Task to carry out:
Rescale the rows from the line with "How distant from" through the end of the rows, both ends included, and give only those lines again, requests included. Multiply every distance in the answers by 0.75 and round each to as many decimal places as it had, with halves rounded up.

Records supplied:
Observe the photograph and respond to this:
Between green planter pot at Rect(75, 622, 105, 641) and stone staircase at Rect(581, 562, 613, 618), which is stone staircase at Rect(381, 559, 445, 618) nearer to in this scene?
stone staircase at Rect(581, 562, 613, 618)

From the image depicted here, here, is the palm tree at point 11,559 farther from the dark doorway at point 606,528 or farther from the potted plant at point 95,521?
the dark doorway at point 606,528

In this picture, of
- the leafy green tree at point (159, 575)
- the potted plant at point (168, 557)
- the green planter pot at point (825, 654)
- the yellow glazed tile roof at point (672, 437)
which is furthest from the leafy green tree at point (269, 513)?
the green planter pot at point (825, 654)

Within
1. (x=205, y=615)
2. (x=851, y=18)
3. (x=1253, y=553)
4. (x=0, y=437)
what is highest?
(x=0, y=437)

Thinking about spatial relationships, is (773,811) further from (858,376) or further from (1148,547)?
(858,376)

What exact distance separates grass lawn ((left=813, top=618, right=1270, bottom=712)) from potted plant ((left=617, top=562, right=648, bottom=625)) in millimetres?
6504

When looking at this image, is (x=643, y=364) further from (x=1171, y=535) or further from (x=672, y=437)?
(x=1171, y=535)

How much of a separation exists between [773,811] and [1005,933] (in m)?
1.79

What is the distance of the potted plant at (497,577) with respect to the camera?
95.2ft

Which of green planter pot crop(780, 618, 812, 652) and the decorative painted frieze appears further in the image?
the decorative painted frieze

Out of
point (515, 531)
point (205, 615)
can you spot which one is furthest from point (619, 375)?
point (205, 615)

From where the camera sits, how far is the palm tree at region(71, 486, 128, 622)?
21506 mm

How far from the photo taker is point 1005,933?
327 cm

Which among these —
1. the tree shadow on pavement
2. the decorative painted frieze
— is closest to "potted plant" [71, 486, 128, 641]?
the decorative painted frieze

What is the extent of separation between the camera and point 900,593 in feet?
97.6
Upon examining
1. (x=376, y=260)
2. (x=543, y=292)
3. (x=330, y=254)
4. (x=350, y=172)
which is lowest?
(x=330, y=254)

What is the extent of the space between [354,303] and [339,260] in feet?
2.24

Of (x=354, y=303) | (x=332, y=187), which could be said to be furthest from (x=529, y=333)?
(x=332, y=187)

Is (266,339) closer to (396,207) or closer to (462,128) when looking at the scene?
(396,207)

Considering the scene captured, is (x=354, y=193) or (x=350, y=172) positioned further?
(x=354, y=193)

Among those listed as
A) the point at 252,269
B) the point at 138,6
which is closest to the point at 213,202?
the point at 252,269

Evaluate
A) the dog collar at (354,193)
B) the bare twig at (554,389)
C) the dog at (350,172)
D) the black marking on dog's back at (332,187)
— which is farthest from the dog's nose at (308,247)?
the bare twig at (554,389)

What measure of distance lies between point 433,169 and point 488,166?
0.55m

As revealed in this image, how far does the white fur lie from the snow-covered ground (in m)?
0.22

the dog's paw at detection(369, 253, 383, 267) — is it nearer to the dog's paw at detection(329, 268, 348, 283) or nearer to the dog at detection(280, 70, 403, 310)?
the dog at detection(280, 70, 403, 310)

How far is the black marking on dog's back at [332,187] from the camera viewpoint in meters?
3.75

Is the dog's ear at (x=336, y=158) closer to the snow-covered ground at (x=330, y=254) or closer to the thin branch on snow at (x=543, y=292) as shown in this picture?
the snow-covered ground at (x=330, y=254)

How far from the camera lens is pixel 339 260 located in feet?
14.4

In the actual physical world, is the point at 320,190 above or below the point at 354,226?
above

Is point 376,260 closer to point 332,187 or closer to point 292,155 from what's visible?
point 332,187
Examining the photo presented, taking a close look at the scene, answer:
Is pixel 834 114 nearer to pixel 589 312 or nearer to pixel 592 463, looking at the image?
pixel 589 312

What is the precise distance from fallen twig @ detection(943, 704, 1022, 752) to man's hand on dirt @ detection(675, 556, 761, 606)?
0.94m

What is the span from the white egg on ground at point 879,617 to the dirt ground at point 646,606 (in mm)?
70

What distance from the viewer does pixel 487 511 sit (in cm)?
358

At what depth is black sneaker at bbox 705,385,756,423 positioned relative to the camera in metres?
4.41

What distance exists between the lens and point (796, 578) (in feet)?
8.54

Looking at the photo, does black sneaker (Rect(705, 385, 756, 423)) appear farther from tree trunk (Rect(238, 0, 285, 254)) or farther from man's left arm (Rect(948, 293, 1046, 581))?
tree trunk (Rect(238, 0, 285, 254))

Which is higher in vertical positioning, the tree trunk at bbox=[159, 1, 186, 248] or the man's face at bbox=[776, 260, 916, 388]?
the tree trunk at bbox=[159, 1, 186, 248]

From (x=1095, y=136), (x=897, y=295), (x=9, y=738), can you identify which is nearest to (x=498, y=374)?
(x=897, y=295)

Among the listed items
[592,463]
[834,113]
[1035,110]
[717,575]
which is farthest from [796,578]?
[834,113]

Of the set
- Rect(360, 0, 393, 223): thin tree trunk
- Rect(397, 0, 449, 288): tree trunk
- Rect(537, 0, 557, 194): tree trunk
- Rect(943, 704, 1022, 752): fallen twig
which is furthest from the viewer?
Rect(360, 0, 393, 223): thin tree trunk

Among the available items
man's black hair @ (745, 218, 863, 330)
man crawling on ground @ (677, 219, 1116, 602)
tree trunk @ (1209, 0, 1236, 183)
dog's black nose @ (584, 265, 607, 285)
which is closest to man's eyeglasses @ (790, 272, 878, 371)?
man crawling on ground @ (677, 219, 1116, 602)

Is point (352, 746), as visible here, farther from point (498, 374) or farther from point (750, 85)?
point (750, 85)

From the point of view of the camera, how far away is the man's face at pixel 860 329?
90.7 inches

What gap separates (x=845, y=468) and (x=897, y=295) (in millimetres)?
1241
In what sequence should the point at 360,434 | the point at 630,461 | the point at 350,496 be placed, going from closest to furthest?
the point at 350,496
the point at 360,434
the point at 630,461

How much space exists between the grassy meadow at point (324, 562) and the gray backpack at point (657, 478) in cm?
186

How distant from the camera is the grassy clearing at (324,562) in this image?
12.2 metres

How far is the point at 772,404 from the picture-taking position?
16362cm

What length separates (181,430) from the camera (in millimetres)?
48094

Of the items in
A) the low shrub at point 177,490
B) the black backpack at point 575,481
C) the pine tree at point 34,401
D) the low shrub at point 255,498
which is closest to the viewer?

Exercise solution:
How distant from the camera is the grassy clearing at (324,562) in this image?
9.2 metres

How far is the point at 772,404 from the picture-taking position?
12272cm

What length separates (181,430) from the camera (in millimetres)?
36071

Of the items in
A) the low shrub at point 177,490
B) the black backpack at point 575,481
C) the pine tree at point 34,401
D) the low shrub at point 255,498
which is closest to the viewer?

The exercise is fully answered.